== Problem statement ==
Could you print every record below exactly as written?

==============================

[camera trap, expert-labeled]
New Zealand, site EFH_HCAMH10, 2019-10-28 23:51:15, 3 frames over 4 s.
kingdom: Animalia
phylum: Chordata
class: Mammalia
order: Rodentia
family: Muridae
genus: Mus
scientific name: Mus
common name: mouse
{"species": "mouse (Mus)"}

==============================

== Exercise solution ==
[camera trap, expert-labeled]
New Zealand, site EFH_HCAMH10, 2019-10-28 23:51:15, 3 frames over 4 s.
kingdom: Animalia
phylum: Chordata
class: Mammalia
order: Rodentia
family: Muridae
genus: Mus
scientific name: Mus
common name: mouse
{"species": "mouse (Mus)"}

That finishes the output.